Term (First-Order Logic)

first-order-logic

Definition

Term (First-Order Logic)

Let $(\mathcal{F},\mathcal{P})$ be a signature and $\mathcal{V}$ a set of variables. The set of terms over $(\mathcal{F},\mathcal{P})$ is defined inductively:

$$\begin{array}{rl}x\in \mathcal{V}& :x\text{ is a term}\\ f\in \mathcal{F},\mathrm{ar}(f)=0& :f\text{ is a term}\\ f\in \mathcal{F},\mathrm{ar}(f)=n>0,t_1,\dots ,t_n\text{ terms}& :f(t_1,\dots ,t_n)\text{ is a term}\end{array}$$

A function symbol of arity $0$ is a constant.

Interpretation

Under an interpretation $(\mathcal{M},\ell )$, a term $t$ is evaluated to an element $t^{(\mathcal{M},\ell )}$ of the domain:

$$\begin{array}{rl}t=x\in \mathcal{V}& :t^{(\mathcal{M},\ell )}=\ell (x)\\ t=f(t_1,\dots ,t_n)& :t^{(\mathcal{M},\ell )}=f^{\mathcal{M}}\left(t_1^{(\mathcal{M},\ell )},\dots ,t_n^{(\mathcal{M},\ell )}\right)\end{array}$$

## [Description of the task]
Can you retype the passage on first-order logic terms word for word, starting at "first-order-logic" and ending at "is a constant."?

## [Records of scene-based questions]
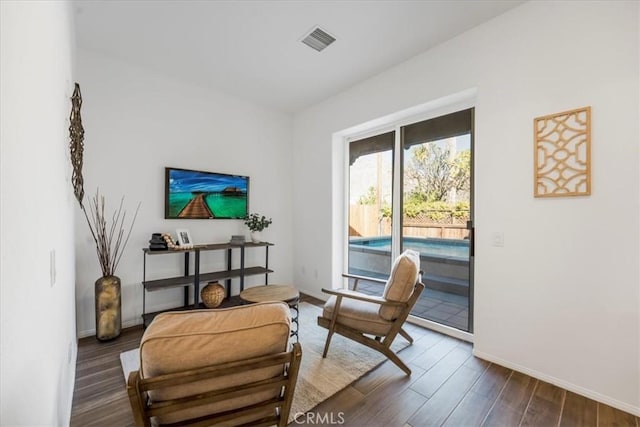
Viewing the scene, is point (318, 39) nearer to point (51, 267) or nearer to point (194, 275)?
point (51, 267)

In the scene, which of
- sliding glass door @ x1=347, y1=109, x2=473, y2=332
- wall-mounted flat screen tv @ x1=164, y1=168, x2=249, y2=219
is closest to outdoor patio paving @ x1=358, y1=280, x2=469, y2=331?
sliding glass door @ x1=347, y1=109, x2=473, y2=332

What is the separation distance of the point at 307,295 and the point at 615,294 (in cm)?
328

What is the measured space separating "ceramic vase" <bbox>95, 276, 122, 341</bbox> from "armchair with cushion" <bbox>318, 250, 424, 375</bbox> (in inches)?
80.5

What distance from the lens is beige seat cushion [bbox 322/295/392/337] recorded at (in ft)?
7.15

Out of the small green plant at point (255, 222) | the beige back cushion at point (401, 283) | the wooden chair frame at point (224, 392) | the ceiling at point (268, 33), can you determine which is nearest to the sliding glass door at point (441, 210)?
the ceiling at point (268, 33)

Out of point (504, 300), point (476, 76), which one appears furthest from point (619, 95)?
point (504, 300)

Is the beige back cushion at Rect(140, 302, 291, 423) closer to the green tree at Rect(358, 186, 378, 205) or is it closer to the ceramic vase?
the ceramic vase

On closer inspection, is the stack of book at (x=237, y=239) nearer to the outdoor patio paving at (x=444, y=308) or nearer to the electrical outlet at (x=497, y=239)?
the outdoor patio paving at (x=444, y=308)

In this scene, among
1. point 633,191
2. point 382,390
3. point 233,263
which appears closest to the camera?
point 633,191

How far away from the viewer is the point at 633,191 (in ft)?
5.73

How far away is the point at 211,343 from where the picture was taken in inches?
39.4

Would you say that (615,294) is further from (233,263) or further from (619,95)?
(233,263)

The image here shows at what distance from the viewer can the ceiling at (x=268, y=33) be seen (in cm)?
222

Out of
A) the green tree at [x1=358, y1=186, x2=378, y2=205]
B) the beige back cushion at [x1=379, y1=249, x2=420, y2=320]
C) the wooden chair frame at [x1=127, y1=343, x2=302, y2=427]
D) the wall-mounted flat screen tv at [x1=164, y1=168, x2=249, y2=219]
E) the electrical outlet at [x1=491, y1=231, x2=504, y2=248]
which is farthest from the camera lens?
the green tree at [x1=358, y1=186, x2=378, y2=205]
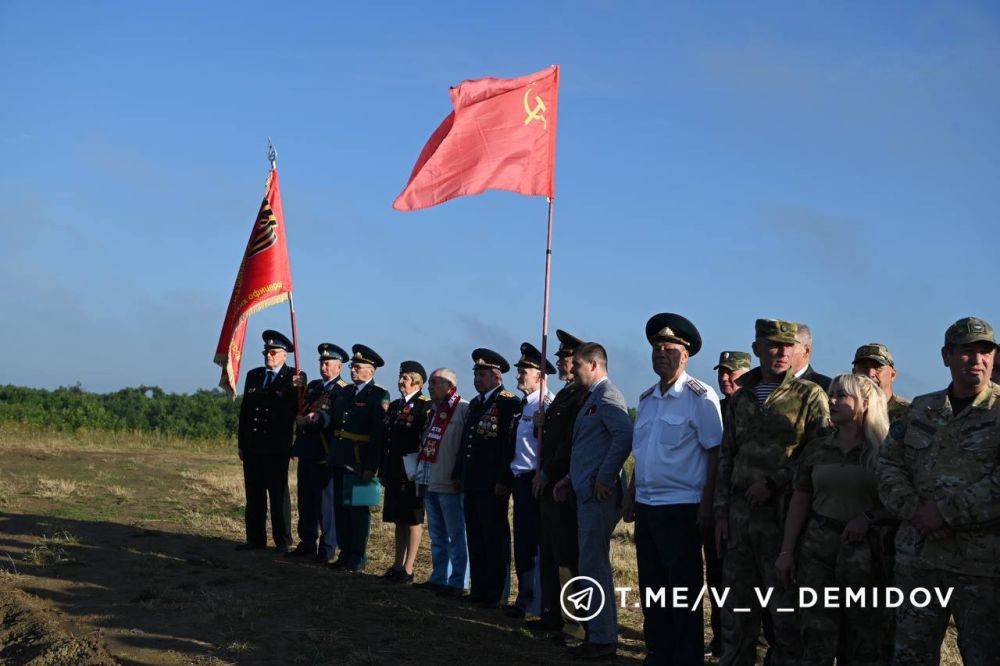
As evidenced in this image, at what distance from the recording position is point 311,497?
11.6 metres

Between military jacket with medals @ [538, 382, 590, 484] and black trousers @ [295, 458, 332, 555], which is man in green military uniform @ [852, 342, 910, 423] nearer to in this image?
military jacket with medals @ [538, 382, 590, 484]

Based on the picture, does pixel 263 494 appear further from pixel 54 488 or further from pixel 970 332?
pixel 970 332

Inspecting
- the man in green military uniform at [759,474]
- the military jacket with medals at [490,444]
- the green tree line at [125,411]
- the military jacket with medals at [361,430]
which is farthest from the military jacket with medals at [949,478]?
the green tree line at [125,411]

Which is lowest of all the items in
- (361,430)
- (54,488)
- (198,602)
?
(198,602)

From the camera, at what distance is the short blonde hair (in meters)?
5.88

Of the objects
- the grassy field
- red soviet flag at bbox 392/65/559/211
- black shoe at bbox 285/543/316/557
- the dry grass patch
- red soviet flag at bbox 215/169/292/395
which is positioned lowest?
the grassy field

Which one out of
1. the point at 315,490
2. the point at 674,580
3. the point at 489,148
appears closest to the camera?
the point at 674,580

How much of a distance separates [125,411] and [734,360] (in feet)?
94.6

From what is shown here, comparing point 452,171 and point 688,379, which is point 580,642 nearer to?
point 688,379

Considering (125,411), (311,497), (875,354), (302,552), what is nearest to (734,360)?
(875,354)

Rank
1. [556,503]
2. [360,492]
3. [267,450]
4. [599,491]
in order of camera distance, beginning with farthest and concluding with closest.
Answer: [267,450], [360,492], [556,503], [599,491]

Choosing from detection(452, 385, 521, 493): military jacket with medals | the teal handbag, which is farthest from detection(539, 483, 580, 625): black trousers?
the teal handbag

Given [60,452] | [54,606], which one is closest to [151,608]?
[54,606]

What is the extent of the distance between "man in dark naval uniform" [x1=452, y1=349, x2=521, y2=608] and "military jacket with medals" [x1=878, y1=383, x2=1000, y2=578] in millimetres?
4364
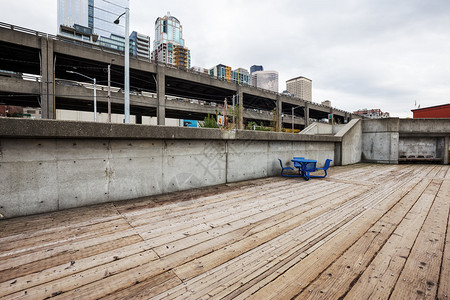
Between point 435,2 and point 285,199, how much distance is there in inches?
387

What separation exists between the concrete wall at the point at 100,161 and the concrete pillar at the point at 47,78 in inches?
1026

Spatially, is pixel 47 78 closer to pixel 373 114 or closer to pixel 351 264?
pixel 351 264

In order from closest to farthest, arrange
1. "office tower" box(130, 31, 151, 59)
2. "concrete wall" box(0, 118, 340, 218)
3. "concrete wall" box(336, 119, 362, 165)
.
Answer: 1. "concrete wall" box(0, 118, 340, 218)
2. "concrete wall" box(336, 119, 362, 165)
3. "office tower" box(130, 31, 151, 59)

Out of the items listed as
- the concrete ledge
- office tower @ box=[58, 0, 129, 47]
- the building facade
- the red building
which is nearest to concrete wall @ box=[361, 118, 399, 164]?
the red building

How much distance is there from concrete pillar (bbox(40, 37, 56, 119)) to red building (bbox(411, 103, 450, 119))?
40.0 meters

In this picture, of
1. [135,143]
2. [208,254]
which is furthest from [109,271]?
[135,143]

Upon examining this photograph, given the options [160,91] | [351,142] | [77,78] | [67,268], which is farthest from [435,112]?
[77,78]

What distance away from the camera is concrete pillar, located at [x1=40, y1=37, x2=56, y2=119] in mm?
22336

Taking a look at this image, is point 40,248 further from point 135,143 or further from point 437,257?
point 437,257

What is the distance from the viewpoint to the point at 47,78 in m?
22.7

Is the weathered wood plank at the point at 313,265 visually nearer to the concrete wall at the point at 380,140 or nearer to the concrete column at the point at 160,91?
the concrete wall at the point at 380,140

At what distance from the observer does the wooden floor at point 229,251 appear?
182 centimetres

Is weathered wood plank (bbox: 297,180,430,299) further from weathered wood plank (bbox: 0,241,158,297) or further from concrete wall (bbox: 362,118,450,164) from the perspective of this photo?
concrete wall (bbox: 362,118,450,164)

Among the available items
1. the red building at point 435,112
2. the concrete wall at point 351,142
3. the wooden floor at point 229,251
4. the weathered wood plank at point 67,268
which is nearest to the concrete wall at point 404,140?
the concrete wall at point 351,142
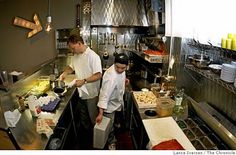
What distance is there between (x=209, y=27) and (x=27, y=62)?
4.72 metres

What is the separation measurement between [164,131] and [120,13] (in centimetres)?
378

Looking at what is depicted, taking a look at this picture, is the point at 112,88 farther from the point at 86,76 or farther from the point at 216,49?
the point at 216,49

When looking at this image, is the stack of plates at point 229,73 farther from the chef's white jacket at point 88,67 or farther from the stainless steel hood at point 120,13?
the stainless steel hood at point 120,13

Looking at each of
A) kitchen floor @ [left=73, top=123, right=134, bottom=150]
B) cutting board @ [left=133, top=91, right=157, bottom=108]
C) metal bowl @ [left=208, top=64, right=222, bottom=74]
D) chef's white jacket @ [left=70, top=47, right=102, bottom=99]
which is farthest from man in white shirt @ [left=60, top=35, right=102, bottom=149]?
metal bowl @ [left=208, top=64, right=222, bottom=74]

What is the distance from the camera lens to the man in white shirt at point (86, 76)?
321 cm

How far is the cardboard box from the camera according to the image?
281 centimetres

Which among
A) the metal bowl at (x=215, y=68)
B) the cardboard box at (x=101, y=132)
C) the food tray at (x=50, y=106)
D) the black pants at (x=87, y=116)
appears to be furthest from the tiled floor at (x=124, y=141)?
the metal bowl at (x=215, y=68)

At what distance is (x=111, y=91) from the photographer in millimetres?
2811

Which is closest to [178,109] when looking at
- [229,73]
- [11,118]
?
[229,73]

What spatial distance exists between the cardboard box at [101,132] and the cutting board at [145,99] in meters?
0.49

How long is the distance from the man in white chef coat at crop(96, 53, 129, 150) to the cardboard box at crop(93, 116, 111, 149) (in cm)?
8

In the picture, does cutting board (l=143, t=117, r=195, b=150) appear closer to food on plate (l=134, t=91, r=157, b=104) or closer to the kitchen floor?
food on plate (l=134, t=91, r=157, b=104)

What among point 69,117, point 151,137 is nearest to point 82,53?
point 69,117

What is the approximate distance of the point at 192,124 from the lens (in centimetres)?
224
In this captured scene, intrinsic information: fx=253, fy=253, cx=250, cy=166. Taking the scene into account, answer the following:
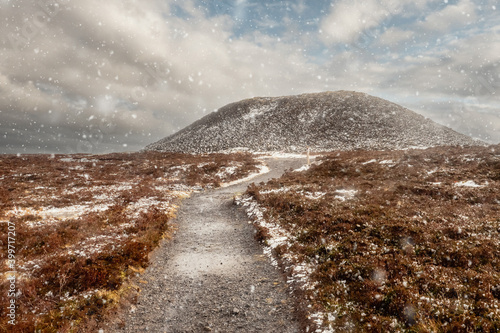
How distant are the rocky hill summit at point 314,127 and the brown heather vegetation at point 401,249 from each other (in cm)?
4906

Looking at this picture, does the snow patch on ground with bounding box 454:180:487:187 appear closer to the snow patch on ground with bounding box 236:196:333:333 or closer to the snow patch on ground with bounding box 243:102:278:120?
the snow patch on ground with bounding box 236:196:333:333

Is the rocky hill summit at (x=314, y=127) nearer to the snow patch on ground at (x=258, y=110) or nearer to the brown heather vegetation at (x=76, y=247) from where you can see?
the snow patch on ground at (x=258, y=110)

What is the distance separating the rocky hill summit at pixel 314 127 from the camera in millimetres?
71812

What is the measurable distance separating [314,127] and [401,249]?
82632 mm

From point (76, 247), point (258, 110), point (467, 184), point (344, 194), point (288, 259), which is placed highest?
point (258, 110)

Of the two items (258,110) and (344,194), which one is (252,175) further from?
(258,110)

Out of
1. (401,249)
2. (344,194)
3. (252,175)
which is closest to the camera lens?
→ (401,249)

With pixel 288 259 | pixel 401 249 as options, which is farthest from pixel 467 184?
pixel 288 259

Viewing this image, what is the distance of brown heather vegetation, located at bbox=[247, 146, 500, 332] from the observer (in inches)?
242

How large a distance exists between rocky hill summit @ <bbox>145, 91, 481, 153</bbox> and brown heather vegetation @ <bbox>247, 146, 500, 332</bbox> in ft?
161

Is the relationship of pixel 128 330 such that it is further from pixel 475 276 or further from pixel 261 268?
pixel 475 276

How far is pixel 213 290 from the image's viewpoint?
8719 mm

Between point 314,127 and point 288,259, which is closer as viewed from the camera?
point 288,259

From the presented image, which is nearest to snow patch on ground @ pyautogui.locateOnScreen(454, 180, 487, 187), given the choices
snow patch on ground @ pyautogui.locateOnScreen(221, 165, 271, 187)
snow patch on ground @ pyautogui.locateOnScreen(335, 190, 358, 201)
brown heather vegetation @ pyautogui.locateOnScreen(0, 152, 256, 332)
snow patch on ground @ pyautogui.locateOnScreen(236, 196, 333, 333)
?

## [Finished exercise]
first-order-logic

Definition

Term (First-Order Logic)

Let $(\mathcal{F},\mathcal{P})$ be a signature and $\mathcal{V}$ a set of variables. The set of terms over $(\mathcal{F},\mathcal{P})$ is defined inductively:

$$\begin{array}{rl}x\in \mathcal{V}& :x\text{ is a term}\\ f\in \mathcal{F},\mathrm{ar}(f)=0& :f\text{ is a term}\\ f\in \mathcal{F},\mathrm{ar}(f)=n>0,t_1,\dots ,t_n\text{ terms}& :f(t_1,\dots ,t_n)\text{ is a term}\end{array}$$

A function symbol of arity $0$ is a constant.